**The task**
Format every one of the records below as a numbered list, leaving out any blank lines.

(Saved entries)
# # #
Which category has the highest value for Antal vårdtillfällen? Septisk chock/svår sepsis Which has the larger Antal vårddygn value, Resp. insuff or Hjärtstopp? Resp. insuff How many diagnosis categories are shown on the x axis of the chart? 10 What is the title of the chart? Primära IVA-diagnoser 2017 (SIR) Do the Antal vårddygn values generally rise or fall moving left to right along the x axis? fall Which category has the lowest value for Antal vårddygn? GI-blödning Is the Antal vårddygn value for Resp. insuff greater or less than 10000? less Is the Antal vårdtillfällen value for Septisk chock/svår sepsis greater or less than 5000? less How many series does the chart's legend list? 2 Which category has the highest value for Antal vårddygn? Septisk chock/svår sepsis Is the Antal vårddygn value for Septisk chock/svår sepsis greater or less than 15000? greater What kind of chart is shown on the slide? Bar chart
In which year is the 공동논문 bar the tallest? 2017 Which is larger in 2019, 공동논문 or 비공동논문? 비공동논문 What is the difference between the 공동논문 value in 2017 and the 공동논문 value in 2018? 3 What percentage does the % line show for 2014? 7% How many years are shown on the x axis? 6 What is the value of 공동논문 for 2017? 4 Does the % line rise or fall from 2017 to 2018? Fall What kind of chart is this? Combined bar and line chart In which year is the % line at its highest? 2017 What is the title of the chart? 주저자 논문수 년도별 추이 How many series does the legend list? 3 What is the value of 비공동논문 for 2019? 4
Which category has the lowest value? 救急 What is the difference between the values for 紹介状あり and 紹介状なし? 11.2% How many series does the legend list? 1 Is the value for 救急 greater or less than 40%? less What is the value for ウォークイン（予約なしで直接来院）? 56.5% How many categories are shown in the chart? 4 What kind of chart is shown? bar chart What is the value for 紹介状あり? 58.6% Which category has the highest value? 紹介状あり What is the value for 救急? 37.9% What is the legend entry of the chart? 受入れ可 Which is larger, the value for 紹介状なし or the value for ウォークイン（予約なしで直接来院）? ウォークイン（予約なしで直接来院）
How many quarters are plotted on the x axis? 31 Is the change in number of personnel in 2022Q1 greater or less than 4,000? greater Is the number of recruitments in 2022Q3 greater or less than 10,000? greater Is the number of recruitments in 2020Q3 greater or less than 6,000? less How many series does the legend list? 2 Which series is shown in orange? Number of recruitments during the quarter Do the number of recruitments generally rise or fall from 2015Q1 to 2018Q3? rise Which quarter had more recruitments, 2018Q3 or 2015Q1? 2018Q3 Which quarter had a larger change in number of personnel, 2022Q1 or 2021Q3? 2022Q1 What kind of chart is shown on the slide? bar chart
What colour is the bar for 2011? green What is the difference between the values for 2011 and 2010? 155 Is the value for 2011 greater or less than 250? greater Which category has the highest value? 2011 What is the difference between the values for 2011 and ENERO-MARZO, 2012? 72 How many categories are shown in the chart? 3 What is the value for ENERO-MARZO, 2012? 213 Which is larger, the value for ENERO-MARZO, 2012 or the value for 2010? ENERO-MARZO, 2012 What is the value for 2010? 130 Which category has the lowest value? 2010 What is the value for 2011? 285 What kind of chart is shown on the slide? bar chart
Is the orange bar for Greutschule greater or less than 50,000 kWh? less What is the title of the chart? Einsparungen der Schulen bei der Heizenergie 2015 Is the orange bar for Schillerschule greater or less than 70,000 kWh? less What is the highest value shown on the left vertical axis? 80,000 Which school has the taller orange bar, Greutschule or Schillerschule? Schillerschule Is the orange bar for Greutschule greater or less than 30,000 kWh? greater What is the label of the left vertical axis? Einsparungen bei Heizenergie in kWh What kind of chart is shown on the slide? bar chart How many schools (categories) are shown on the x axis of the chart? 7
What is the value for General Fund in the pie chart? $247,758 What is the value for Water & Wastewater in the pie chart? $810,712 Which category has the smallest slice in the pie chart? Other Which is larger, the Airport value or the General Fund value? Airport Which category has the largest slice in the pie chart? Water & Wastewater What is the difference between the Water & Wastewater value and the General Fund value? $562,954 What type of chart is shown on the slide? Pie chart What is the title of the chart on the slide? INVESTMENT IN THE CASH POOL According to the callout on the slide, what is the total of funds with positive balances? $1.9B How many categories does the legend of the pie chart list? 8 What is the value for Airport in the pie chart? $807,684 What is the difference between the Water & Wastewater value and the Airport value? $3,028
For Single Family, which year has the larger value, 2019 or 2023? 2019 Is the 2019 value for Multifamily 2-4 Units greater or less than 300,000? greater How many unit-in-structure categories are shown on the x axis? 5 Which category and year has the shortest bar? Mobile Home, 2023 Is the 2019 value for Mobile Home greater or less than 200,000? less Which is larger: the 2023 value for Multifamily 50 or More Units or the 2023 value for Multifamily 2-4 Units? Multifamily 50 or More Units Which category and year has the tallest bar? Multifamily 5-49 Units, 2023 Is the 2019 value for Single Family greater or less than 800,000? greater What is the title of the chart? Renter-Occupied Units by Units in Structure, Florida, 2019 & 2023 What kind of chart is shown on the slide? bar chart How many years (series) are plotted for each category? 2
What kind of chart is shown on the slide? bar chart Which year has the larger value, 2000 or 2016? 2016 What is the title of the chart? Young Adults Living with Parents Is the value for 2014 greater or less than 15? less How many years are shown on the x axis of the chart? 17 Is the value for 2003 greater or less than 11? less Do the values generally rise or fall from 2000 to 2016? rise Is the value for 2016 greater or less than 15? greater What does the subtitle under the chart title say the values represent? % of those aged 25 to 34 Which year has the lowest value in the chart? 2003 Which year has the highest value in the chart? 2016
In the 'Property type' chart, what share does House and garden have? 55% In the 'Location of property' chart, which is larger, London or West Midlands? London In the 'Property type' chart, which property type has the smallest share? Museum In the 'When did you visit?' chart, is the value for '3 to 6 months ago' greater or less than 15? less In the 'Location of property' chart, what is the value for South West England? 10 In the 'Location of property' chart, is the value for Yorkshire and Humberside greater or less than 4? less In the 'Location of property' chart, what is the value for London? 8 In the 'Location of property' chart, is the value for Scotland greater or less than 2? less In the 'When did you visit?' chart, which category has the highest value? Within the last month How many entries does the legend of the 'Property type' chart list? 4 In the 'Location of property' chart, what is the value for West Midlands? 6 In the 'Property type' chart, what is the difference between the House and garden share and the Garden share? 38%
# # #
**Response**
1. Which category has the highest value for Antal vårdtillfällen? Septisk chock/svår sepsis Which has the larger Antal vårddygn value, Resp. insuff or Hjärtstopp? Resp. insuff How many diagnosis categories are shown on the x axis of the chart? 10 What is the title of the chart? Primära IVA-diagnoser 2017 (SIR) Do the Antal vårddygn values generally rise or fall moving left to right along the x axis? fall Which category has the lowest value for Antal vårddygn? GI-blödning Is the Antal vårddygn value for Resp. insuff greater or less than 10000? less Is the Antal vårdtillfällen value for Septisk chock/svår sepsis greater or less than 5000? less How many series does the chart's legend list? 2 Which category has the highest value for Antal vårddygn? Septisk chock/svår sepsis Is the Antal vårddygn value for Septisk chock/svår sepsis greater or less than 15000? greater What kind of chart is shown on the slide? Bar chart
2. In which year is the 공동논문 bar the tallest? 2017 Which is larger in 2019, 공동논문 or 비공동논문? 비공동논문 What is the difference between the 공동논문 value in 2017 and the 공동논문 value in 2018? 3 What percentage does the % line show for 2014? 7% How many years are shown on the x axis? 6 What is the value of 공동논문 for 2017? 4 Does the % line rise or fall from 2017 to 2018? Fall What kind of chart is this? Combined bar and line chart In which year is the % line at its highest? 2017 What is the title of the chart? 주저자 논문수 년도별 추이 How many series does the legend list? 3 What is the value of 비공동논문 for 2019? 4
3. Which category has the lowest value? 救急 What is the difference between the values for 紹介状あり and 紹介状なし? 11.2% How many series does the legend list? 1 Is the value for 救急 greater or less than 40%? less What is the value for ウォークイン（予約なしで直接来院）? 56.5% How many categories are shown in the chart? 4 What kind of chart is shown? bar chart What is the value for 紹介状あり? 58.6% Which category has the highest value? 紹介状あり What is the value for 救急? 37.9% What is the legend entry of the chart? 受入れ可 Which is larger, the value for 紹介状なし or the value for ウォークイン（予約なしで直接来院）? ウォークイン（予約なしで直接来院）
4. How many quarters are plotted on the x axis? 31 Is the change in number of personnel in 2022Q1 greater or less than 4,000? greater Is the number of recruitments in 2022Q3 greater or less than 10,000? greater Is the number of recruitments in 2020Q3 greater or less than 6,000? less How many series does the legend list? 2 Which series is shown in orange? Number of recruitments during the quarter Do the number of recruitments generally rise or fall from 2015Q1 to 2018Q3? rise Which quarter had more recruitments, 2018Q3 or 2015Q1? 2018Q3 Which quarter had a larger change in number of personnel, 2022Q1 or 2021Q3? 2022Q1 What kind of chart is shown on the slide? bar chart
5. What colour is the bar for 2011? green What is the difference between the values for 2011 and 2010? 155 Is the value for 2011 greater or less than 250? greater Which category has the highest value? 2011 What is the difference between the values for 2011 and ENERO-MARZO, 2012? 72 How many categories are shown in the chart? 3 What is the value for ENERO-MARZO, 2012? 213 Which is larger, the value for ENERO-MARZO, 2012 or the value for 2010? ENERO-MARZO, 2012 What is the value for 2010? 130 Which category has the lowest value? 2010 What is the value for 2011? 285 What kind of chart is shown on the slide? bar chart
6. Is the orange bar for Greutschule greater or less than 50,000 kWh? less What is the title of the chart? Einsparungen der Schulen bei der Heizenergie 2015 Is the orange bar for Schillerschule greater or less than 70,000 kWh? less What is the highest value shown on the left vertical axis? 80,000 Which school has the taller orange bar, Greutschule or Schillerschule? Schillerschule Is the orange bar for Greutschule greater or less than 30,000 kWh? greater What is the label of the left vertical axis? Einsparungen bei Heizenergie in kWh What kind of chart is shown on the slide? bar chart How many schools (categories) are shown on the x axis of the chart? 7
7. What is the value for General Fund in the pie chart? $247,758 What is the value for Water & Wastewater in the pie chart? $810,712 Which category has the smallest slice in the pie chart? Other Which is larger, the Airport value or the General Fund value? Airport Which category has the largest slice in the pie chart? Water & Wastewater What is the difference between the Water & Wastewater value and the General Fund value? $562,954 What type of chart is shown on the slide? Pie chart What is the title of the chart on the slide? INVESTMENT IN THE CASH POOL According to the callout on the slide, what is the total of funds with positive balances? $1.9B How many categories does the legend of the pie chart list? 8 What is the value for Airport in the pie chart? $807,684 What is the difference between the Water & Wastewater value and the Airport value? $3,028
8. For Single Family, which year has the larger value, 2019 or 2023? 2019 Is the 2019 value for Multifamily 2-4 Units greater or less than 300,000? greater How many unit-in-structure categories are shown on the x axis? 5 Which category and year has the shortest bar? Mobile Home, 2023 Is the 2019 value for Mobile Home greater or less than 200,000? less Which is larger: the 2023 value for Multifamily 50 or More Units or the 2023 value for Multifamily 2-4 Units? Multifamily 50 or More Units Which category and year has the tallest bar? Multifamily 5-49 Units, 2023 Is the 2019 value for Single Family greater or less than 800,000? greater What is the title of the chart? Renter-Occupied Units by Units in Structure, Florida, 2019 & 2023 What kind of chart is shown on the slide? bar chart How many years (series) are plotted for each category? 2
9. What kind of chart is shown on the slide? bar chart Which year has the larger value, 2000 or 2016? 2016 What is the title of the chart? Young Adults Living with Parents Is the value for 2014 greater or less than 15? less How many years are shown on the x axis of the chart? 17 Is the value for 2003 greater or less than 11? less Do the values generally rise or fall from 2000 to 2016? rise Is the value for 2016 greater or less than 15? greater What does the subtitle under the chart title say the values represent? % of those aged 25 to 34 Which year has the lowest value in the chart? 2003 Which year has the highest value in the chart? 2016
10. In the 'Property type' chart, what share does House and garden have? 55% In the 'Location of property' chart, which is larger, London or West Midlands? London In the 'Property type' chart, which property type has the smallest share? Museum In the 'When did you visit?' chart, is the value for '3 to 6 months ago' greater or less than 15? less In the 'Location of property' chart, what is the value for South West England? 10 In the 'Location of property' chart, is the value for Yorkshire and Humberside greater or less than 4? less In the 'Location of property' chart, what is the value for London? 8 In the 'Location of property' chart, is the value for Scotland greater or less than 2? less In the 'When did you visit?' chart, which category has the highest value? Within the last month How many entries does the legend of the 'Property type' chart list? 4 In the 'Location of property' chart, what is the value for West Midlands? 6 In the 'Property type' chart, what is the difference between the House and garden share and the Garden share? 38%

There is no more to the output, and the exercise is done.